On the Scale-Invariant Distribution of the Diffusion Coefficient for Classical Particles Diffusing in Disordered Media.-

TL;DR

This paper investigates the distribution of diffusion coefficients in disordered media, revealing a scale-invariant inverse Gaussian form in certain regimes and identifying critical behaviors and limitations of the model.

Contribution

It applies a renormalization group approach to characterize the distribution P(D) of diffusion coefficients, identifying stable and unstable regimes and analyzing differences between annealed and quenched disorder.

Findings

Inverse Gaussian distribution is stable under rescaling in the annealed case.

Pure diffusion occurs at small disorder with P(D) approaching a delta function.

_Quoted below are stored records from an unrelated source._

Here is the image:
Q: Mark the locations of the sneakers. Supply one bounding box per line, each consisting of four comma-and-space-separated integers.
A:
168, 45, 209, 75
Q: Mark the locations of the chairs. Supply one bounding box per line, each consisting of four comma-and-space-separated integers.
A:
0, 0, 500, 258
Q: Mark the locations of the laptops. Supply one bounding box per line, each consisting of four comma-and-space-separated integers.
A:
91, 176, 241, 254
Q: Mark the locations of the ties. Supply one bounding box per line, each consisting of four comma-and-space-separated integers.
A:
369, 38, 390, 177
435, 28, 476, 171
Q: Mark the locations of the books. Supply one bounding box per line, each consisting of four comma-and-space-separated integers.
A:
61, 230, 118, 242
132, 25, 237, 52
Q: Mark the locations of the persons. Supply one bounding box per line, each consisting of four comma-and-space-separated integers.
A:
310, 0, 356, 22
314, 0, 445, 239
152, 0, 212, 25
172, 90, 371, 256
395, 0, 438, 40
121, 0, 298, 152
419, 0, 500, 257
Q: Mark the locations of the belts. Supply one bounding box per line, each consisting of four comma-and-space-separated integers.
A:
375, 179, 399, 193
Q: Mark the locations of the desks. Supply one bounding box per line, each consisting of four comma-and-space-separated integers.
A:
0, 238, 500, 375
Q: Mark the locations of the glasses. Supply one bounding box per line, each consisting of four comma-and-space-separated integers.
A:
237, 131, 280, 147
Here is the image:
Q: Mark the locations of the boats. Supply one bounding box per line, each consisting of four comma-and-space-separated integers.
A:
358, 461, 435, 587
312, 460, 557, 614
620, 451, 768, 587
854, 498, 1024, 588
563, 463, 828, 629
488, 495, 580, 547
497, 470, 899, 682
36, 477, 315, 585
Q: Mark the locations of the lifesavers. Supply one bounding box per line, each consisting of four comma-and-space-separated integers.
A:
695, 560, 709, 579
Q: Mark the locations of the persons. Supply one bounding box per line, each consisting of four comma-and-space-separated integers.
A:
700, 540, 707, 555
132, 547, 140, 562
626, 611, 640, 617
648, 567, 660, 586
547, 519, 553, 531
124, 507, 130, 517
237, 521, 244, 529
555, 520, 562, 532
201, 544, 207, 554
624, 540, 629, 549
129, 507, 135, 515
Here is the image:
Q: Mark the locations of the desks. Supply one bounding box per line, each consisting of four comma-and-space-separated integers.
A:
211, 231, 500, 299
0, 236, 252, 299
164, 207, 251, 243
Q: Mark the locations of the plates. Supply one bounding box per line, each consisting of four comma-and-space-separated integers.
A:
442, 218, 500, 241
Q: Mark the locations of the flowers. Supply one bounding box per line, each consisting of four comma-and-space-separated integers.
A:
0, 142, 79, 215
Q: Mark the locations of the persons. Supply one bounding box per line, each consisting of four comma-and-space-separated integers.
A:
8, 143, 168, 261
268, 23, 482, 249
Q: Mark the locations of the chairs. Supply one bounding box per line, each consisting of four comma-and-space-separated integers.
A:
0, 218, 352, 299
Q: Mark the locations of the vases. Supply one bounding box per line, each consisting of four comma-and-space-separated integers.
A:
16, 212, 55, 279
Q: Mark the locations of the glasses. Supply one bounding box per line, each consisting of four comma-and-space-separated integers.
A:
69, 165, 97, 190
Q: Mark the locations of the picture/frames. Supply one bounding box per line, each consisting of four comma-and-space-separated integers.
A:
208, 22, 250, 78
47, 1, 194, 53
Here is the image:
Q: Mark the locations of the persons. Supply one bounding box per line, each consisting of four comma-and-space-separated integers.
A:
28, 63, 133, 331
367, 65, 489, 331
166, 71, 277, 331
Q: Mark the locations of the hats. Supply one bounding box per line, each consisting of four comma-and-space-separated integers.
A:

Strong disorder leads to infinite cumulants and ill-defined diffusion processes.

Abstract

The scaling form of the whole distribution P(D) of the random diffusion coefficient D(x) in a model of classically diffusing particles is investigated. The renormalization group approach above the lower critical dimension d=0 is applied to the distribution P(D) using the n-replica approach. In the annealed approximation (n=1), the inverse gaussian distribution is found to be the stable one under rescaling. This identification is made based on symmetry arguments and subtle relations between this model and that of fluc- tuating interfaces studied by Wallace and Zia. The renormalization-group flow for the ratios between consecutive cumulants shows a regime of pure diffusion for small disorder, in which P(D) goes to delta(D-<D>), and a regime of strong disorder where the cumulants grow infinitely large and the diffusion process is ill defined. The boundary between these two regimes is associated with an unstable fixed-point and a subdiffusive behavior: <x**2>=Ct**(1-d/2). For the quenched case (n goes to 0) we find that unphysical operators are generated raisng doubts on the renormalizability of this model. Implications to other random systems near their lower critical dimension are discussed.